There is no prescription, no pill. There are symptoms of an affliction, and side effects — including, but not limited to: nausea, insomnia, night terrors, cold sweats, hot flashes, a racing heartbeat and thoughts of self-harm— but there is no treatment plan or licensed professional with a furrowed brow and an illegible signature.
There is no husband. He is capital “I” Important. He is capital “W” Well. She calls him every hour to beg for some assurance that she is alive, but there is very little overlap between the languages spoken by the Important and Well people and the Depressed and Terrified people. They often sound like warring tribes battling for resources and control of the land.
There is always silence.
It presses into her, heavy. She will watch and listen to people speak her favorite words on TV — like “Yes” and “Always” and “Cinnamon” and “Enough”— and try to recall the way they would spill out of her mouth, creating reactions and connections. She practices thinking a thought and saying it aloud to herself and her dog. After four syllables, she stops, stunned by the sound of the voice and the thought itself. Neither are hers. She is terrified by the person she is becoming.
She is shrinking. She is being praised for her weight loss, for taking care of herself and getting healthy. She wants to feel pride in her visible collarbones, two pristine trophies, like a hunter’s collection of antlers that line the walls of his cabin. Her once-full and rosy cheeks — the twin buoys of a crooked-toothed smile — have begun to collapse in on themselves, defeated. She feels disgust. There is no pride.

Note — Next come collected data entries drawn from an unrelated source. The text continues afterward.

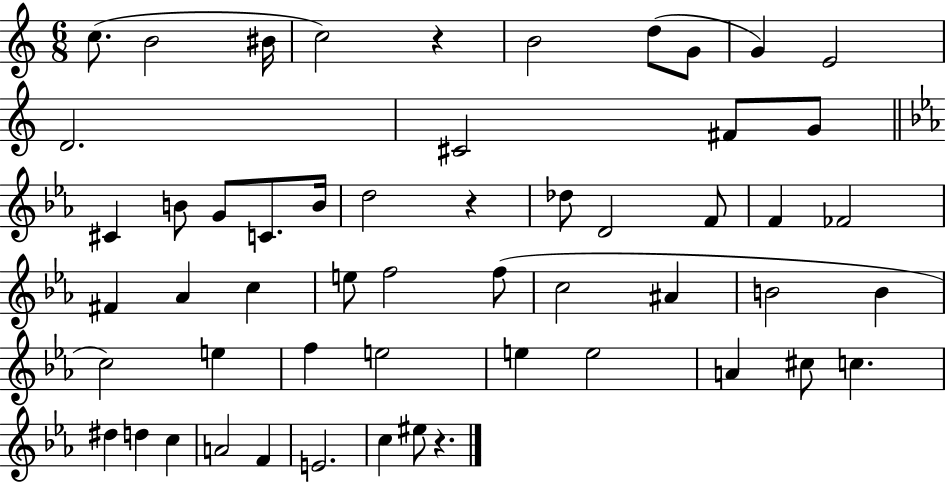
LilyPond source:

{
  \clef treble
  \numericTimeSignature
  \time 6/8
  \key c \major
  c''8.( b'2 bis'16 | c''2) r4 | b'2 d''8( g'8 | g'4) e'2 | \break d'2. | cis'2 fis'8 g'8 | \bar "||" \break \key c \minor cis'4 b'8 g'8 c'8. b'16 | d''2 r4 | des''8 d'2 f'8 | f'4 fes'2 | \break fis'4 aes'4 c''4 | e''8 f''2 f''8( | c''2 ais'4 | b'2 b'4 | \break c''2) e''4 | f''4 e''2 | e''4 e''2 | a'4 cis''8 c''4. | \break dis''4 d''4 c''4 | a'2 f'4 | e'2. | c''4 eis''8 r4. | \break \bar "|."
}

She is becoming invisible.
There is rage. She is burning alive, a million cells engulfed by a need to be seen and heard, for someone to bear witness to her undoing.

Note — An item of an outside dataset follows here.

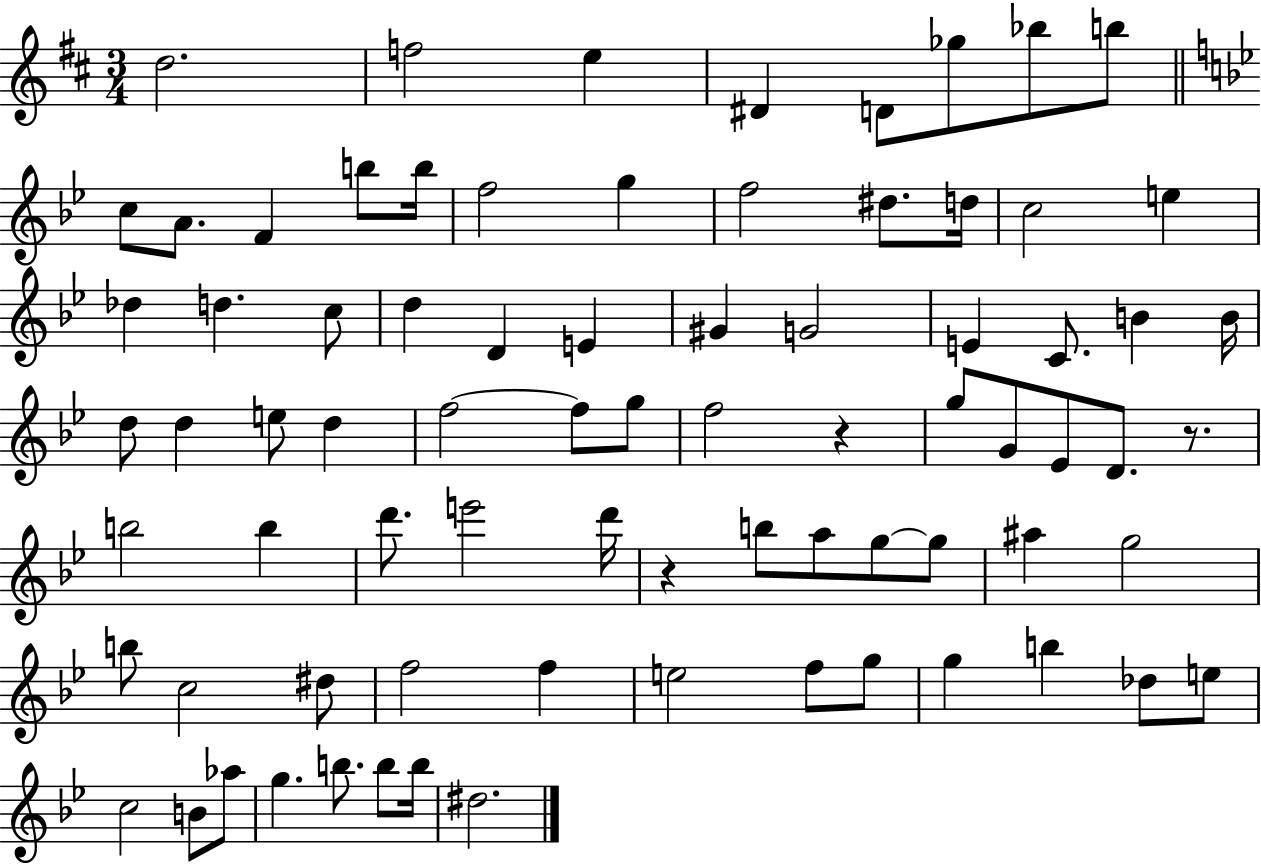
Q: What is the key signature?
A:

There is no one. She must face herself.
I watched every video, one after the other, for an entire day. I watched myself ask myself questions, search for answers, bow down to loneliness, and exercise a strength that could only be formed by a woman who recognized the power in the collecting and articulating of pieces of a shattered self. I will always keep these videos, and I’ll revisit this essay many times over because I am certain that this self is worth remembering.